Look at Bradman and Ponsford, for example, and just out of interest 12,102 spectators were there at the Sydney cricket ground on 4 January, 1930 to watch Don Bradman hammer Queensland's bowlers for 100 in 104 minutes, and 200 in 185 minutes. Then they all went home, Bradman presumably with reluctance. Back after the rest day, along with close on 8,000 others, he raced to 310 by lunch, and when the innings was closed at tea his score was a world record of 452 not out, made in 415 minutes without a real chance.
Do not think that the runs came on a batsman's paradise either. This was New South Wales' second innings. Bradman had been caught behind for three in the first, and Queensland were finished off for 84 in their second innings to lose by 685 runs after being eight runs behind on the first innings. Bradman scored 1,586 runs in 11 games that season for an average of 113.28, so the force was obviously with him.

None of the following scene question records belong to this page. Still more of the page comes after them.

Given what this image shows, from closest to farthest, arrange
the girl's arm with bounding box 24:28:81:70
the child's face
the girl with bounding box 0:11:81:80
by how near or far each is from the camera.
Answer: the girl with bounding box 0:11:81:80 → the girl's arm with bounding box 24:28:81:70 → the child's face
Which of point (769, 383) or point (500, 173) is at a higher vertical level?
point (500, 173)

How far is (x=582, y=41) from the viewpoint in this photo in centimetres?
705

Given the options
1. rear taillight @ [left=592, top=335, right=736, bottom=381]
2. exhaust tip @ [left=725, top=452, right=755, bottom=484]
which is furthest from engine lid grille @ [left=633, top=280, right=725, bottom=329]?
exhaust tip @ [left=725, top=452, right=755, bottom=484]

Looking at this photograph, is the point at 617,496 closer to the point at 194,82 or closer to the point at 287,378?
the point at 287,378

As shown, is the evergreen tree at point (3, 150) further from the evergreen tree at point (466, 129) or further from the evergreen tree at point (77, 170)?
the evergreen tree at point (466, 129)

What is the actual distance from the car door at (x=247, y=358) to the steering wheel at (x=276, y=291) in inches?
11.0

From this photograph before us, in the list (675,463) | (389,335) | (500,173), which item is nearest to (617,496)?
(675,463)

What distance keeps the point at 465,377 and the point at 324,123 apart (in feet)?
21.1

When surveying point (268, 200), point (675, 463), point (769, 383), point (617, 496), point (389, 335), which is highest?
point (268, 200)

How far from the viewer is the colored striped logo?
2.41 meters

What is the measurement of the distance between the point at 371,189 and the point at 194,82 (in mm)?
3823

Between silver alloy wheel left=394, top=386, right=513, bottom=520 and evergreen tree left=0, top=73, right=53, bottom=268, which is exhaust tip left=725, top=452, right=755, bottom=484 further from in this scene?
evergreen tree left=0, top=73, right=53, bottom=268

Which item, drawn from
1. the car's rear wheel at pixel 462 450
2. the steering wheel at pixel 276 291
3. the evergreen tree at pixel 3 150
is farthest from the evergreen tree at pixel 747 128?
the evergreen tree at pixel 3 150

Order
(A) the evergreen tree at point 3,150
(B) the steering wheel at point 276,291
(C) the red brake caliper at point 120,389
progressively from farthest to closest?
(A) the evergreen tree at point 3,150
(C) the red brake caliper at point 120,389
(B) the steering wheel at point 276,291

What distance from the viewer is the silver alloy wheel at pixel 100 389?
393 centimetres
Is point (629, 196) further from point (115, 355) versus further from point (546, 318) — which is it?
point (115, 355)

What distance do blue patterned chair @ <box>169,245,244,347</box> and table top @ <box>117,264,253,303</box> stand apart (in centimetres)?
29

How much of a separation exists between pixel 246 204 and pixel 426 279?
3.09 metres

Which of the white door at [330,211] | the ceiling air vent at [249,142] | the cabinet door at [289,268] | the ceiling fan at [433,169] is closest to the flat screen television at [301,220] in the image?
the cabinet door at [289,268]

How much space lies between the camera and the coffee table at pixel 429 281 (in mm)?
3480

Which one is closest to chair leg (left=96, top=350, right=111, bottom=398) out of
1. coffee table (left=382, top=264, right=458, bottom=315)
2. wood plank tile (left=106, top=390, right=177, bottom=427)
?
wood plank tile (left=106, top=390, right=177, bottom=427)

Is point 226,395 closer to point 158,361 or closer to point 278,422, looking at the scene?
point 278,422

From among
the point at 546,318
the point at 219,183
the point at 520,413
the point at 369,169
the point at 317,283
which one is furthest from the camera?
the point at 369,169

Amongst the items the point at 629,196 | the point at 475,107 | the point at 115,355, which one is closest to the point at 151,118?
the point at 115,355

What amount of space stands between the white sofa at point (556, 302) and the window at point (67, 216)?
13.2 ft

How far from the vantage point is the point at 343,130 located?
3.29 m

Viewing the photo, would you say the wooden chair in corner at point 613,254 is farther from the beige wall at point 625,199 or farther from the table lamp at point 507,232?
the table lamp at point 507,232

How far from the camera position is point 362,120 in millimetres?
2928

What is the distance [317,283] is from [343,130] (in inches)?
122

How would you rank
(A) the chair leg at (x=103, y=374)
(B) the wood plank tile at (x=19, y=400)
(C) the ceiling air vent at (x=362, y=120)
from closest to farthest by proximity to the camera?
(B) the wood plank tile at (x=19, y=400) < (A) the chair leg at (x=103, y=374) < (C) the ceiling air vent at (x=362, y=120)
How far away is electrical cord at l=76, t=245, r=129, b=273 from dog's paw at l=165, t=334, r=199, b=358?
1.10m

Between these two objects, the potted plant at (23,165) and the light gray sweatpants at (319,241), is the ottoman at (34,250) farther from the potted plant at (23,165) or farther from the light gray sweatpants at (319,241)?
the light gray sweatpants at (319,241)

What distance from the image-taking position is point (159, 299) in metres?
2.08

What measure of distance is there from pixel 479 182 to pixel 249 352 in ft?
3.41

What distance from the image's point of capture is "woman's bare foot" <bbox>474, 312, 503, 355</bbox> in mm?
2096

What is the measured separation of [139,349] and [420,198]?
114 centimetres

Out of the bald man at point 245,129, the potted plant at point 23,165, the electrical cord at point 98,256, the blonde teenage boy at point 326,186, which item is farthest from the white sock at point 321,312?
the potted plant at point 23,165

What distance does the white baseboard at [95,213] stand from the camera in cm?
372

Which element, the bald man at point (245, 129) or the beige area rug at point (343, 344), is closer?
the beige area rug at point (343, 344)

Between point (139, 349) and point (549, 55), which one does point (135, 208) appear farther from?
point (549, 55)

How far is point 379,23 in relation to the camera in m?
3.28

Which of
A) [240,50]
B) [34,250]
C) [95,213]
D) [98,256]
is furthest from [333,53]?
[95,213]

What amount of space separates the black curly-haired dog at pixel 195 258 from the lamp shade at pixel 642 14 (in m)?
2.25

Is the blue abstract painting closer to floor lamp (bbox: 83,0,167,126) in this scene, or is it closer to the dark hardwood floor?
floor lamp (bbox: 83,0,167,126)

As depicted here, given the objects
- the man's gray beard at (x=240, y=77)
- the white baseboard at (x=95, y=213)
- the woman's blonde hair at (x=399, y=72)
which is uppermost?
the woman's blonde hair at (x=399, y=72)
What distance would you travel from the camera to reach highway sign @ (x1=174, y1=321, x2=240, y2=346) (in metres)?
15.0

As it was with Victoria's Bill Ponsford in 1927-28 when his Sheffield Shield innings in December alone produced scores of 133, 437, 202, 38 and 336. Poor Queensland were the victims on this occasion also, as Ponsford surpassed his own previous world best (429 v Tasmania) with 437 in 621 minutes. In the 1923 match against Tasmania which brought Ponsford's first 400, Victoria became the first team to exceed 1,000 runs in first-class cricket. Tall scores were a big feature of Australian life in those days.
Hick's 405 not out took him 555 minutes, while, at the other end of the 400 scale, the world record until yesterday occupied 635 minutes. Like Lara, Karachi's Hanif Mohammad had warmed to his task with a Test-match triple- hundred in the West Indies (337 for Pakistan in Bridgetown in 1957-58). Having come to the crease late on the first day of Karachi's match against Bahawalpur in January 1959, he was run out going for his 500 off the last ball of the third day. It was the only mistake he made. Lara made sure he did not repeat the error yesterday.